The case is a classic example of the challenge which separating spouses have historically faced where there were delayed decisions on splitting assets. After lengthy lobbying by the professions, changes were introduced to s 58 by F(No.2) A 2023 s 41. Separating spouses now have up to three years to make NGNL transfers of assets between themselves when they cease to live together. NGNL treatment will also apply to assets that separating spouses or civil partners transfer between themselves as part of a formal divorce agreement.

Two become one: case management in a domicile claim context

Now to an HMRC victory: the background to HMRC v Breen [2023] UKUT 252 (TCC) related to a dispute over the taxpayer's domicile (following a trend highlighted in previous columns of HMRC's increasing focus on domicile).

The taxpayer had appealed the decision, but following a series of delays in his providing information, and an ultimate failure to comply with an 'unless direction' within the specified timeframe, the appeal was struck out.

The taxpayer applied to the FTT to reinstate his appeal and a third judge accepted the application.

HMRC appealed on two grounds, namely that (i) the decision was perverse because the FTT failed to take full account of the taxpayer's previous non-compliance; and (ii) the FTT erred in considering an irrelevant factor and/or misdirected itself in law, by allowing the application because the burden of proof in the underlying appeal lay upon HMRC.

The UT upheld HMRC's appeal. In remaking the FTT's decision, the UT applied the three-stage Martland test ([2018] UKUT 178 (TCC)) and struck out the taxpayer's appeal.

The UT was particularly critical of the FTT for considering the burden of proof as a material factor in assessing whether the taxpayer's appeal should be reinstated and found the 'abbreviated' reasoning it provided as to why it was relevant to its decision 'unsatisfactory'; indeed, the UT's view was that this was not a relevant factor since it effectively considers only one component of the strength of the taxpayer's defence.

Interestingly, in the judgment's final paragraph, the UT also went on to encourage the publication of decisions on strikeout appeals so that the public, and indeed other judges, can understand the decision-making process.

It's a question of values

Two cases – Chisnall v HMRC [2023] UKFTT 857 (TC) and Kay v HMRC [2023] UKFTT 861 (TC) – shed light in cases involving gifts of shares to charity on the FTT's approach to assessing the valuation of AIM shares. Both involved appeals against closure notices issued by HMRC reducing the amount of income tax relief available to the appellants under ICTA 1988 s 587B regarding a gift of shares to charity.

========

## Problem description
In the tax case passage, how long do separating spouses now have to make NGNL transfers of assets between themselves?

========

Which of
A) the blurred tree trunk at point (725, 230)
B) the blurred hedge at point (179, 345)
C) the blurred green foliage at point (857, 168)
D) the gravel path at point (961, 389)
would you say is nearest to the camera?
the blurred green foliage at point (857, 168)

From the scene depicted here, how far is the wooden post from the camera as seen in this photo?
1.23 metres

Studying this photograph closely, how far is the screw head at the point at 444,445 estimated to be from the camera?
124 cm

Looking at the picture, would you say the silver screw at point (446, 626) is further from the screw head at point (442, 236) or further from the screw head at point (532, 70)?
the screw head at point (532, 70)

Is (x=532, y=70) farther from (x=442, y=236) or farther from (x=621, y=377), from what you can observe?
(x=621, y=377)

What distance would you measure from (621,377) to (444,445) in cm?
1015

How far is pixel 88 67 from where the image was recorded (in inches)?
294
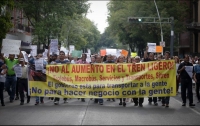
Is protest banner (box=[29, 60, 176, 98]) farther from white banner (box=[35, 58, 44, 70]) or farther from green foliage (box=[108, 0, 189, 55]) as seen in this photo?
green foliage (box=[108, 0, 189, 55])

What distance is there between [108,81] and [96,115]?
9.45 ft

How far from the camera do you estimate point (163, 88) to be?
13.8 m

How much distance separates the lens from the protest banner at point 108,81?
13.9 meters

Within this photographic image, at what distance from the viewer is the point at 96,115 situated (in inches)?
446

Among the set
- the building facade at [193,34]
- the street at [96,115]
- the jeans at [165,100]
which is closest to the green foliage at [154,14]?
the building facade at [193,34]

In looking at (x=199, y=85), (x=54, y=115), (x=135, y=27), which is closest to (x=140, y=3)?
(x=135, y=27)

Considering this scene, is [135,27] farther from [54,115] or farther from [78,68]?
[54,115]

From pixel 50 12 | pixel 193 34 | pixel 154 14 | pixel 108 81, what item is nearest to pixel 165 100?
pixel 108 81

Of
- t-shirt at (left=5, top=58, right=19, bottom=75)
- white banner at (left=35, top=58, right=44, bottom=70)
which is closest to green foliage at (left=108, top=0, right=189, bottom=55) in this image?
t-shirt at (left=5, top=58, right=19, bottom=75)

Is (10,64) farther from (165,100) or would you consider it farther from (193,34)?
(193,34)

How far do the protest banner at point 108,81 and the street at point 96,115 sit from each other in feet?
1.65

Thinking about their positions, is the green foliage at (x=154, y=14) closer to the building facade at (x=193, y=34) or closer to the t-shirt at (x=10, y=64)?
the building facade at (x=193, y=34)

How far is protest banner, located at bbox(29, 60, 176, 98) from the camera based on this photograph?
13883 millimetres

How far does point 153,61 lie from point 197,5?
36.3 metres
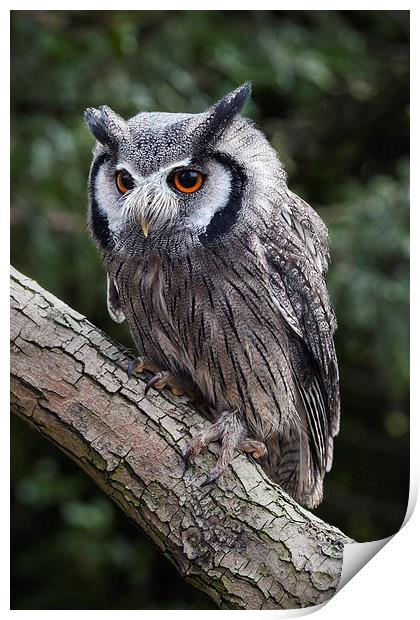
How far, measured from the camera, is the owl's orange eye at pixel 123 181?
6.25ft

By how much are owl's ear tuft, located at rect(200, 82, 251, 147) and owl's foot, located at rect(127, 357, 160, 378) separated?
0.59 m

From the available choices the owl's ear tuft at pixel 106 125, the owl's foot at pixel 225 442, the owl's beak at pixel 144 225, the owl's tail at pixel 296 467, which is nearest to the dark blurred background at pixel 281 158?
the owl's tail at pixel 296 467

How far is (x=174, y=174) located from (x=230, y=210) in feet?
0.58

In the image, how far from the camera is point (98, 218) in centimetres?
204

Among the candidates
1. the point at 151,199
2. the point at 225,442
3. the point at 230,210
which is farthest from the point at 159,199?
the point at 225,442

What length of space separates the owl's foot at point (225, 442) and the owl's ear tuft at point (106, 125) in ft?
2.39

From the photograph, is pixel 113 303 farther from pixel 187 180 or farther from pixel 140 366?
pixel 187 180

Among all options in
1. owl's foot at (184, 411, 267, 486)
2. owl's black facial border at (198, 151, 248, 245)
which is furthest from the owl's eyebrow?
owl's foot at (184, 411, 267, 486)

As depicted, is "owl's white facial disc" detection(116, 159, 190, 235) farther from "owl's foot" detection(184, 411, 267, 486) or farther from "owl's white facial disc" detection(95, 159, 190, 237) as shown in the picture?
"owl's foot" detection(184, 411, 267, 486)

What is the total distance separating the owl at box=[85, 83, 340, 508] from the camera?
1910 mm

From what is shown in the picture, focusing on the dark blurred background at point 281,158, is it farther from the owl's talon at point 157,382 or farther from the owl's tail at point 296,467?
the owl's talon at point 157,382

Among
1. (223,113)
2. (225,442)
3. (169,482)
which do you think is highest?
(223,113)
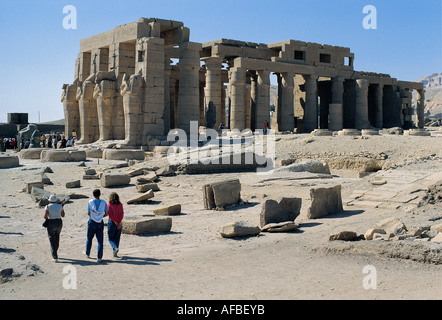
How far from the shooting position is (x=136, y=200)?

========

## Exercise response
Up to three years from when they cease to live together.